| DATA |
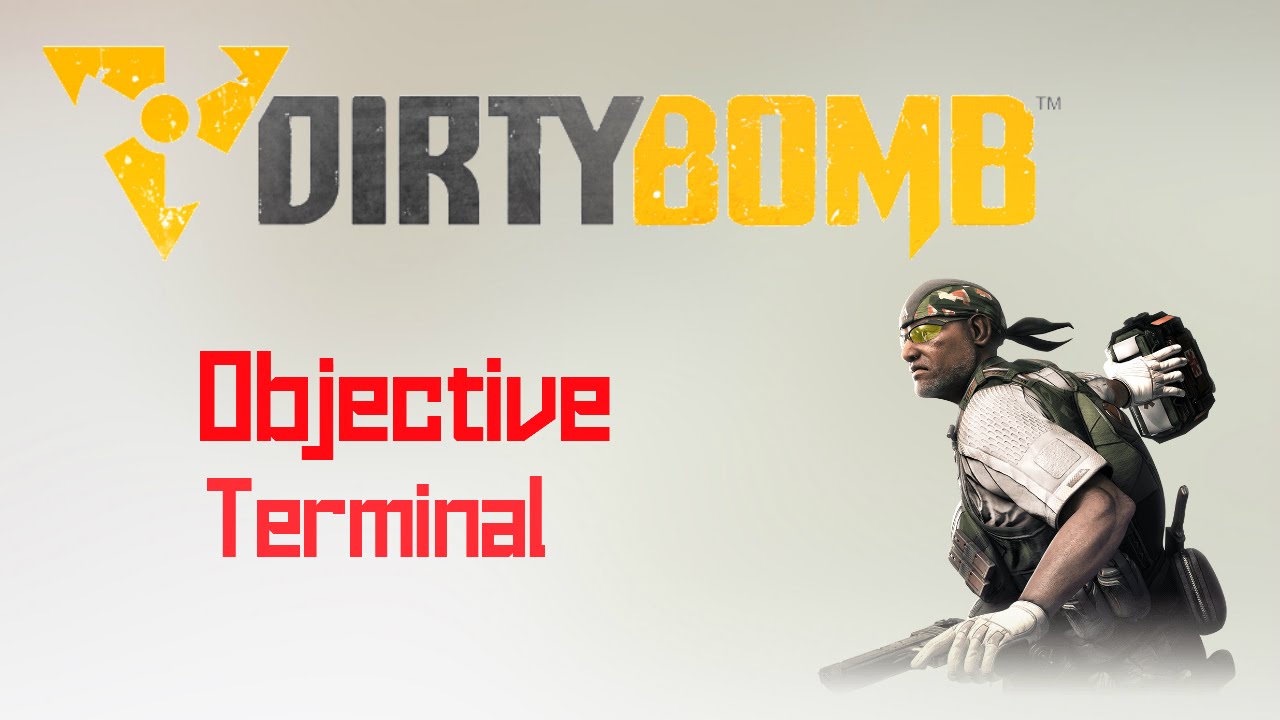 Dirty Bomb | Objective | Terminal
* * *
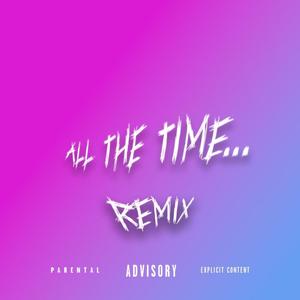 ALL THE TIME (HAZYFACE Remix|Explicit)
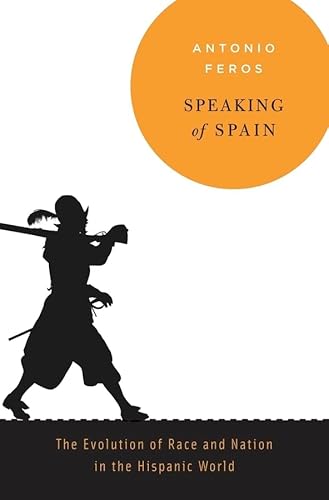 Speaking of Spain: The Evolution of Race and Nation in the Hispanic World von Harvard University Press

| TO DO |
Would you output only the span of the records above that opens with the line containing "ALL THE TIME (HAZYFACE Remix|Explicit)" and closes with the line containing "Speaking of Spain: The", ends included and pictures dropped?

| WRITTEN SOLUTION |
 ALL THE TIME (HAZYFACE Remix|Explicit)
 Speaking of Spain: The Evolution of Race and Nation in the Hispanic World von Harvard University Press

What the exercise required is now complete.